Excerpt from a dataset
— Start —

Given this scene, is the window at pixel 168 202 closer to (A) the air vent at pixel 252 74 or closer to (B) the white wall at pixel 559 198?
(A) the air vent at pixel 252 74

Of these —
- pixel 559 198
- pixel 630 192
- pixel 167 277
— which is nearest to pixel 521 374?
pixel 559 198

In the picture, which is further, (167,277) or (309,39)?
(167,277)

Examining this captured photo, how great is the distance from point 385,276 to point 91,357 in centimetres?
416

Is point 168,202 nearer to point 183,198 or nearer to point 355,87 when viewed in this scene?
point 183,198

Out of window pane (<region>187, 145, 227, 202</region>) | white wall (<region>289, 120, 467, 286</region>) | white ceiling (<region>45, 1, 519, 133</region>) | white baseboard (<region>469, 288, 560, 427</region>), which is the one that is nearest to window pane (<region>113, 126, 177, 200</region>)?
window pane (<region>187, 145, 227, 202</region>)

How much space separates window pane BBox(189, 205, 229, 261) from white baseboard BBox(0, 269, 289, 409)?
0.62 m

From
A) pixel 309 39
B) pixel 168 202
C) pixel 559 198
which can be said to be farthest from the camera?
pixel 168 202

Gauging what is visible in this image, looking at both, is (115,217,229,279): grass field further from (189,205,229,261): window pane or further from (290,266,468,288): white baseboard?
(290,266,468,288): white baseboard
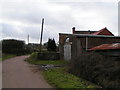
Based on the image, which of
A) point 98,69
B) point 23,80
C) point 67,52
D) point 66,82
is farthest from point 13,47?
point 66,82

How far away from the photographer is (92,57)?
14523 millimetres

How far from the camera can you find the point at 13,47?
52.4m

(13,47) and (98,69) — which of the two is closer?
(98,69)

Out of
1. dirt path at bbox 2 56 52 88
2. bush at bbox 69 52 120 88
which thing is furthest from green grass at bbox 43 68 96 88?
bush at bbox 69 52 120 88

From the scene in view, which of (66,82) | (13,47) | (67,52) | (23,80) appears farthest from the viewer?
(13,47)

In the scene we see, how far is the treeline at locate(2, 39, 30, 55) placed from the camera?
168 ft

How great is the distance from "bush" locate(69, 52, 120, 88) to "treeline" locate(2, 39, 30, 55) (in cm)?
3717

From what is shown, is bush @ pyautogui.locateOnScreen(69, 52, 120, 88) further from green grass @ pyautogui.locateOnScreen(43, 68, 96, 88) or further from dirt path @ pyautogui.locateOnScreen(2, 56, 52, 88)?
dirt path @ pyautogui.locateOnScreen(2, 56, 52, 88)

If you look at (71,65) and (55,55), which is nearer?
(71,65)

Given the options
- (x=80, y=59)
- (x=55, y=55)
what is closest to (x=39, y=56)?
(x=55, y=55)

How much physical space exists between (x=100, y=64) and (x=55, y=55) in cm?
2136

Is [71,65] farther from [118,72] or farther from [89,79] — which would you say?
[118,72]

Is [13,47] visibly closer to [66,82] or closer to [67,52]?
[67,52]

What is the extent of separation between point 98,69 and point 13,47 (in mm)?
42344
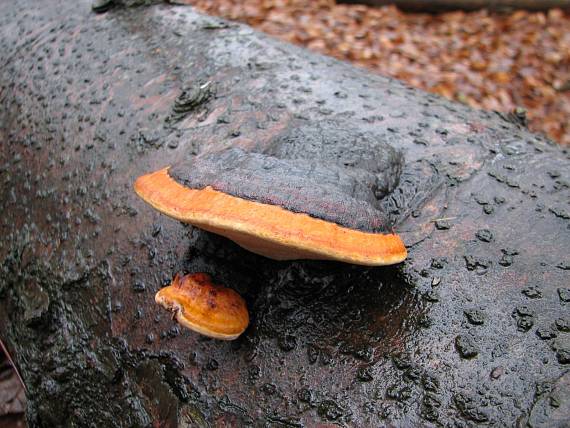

— End —

Instruction:
Write out the lines above word for word, starting at the line that contains "From what is" and ending at the end of the rows. Leave the pictures out.

Solution:
From what is shown, is bush @ pyautogui.locateOnScreen(69, 52, 120, 88) further from green grass @ pyautogui.locateOnScreen(43, 68, 96, 88) or further from dirt path @ pyautogui.locateOnScreen(2, 56, 52, 88)?
dirt path @ pyautogui.locateOnScreen(2, 56, 52, 88)

If you look at (71,65) and (55,55), which is nearer?
(71,65)

Given the options
- (x=80, y=59)
- (x=55, y=55)
what is closest to (x=39, y=56)?
(x=55, y=55)

How much physical space exists between (x=100, y=64) and (x=55, y=55) in cm?
2136

Is [71,65] farther from [118,72] or farther from [89,79] — which would you say?
[118,72]

Is [13,47] visibly closer to [66,82] or closer to [67,52]?
[67,52]

What is the extent of separation between point 98,69 and point 13,47 (in mm)?
42344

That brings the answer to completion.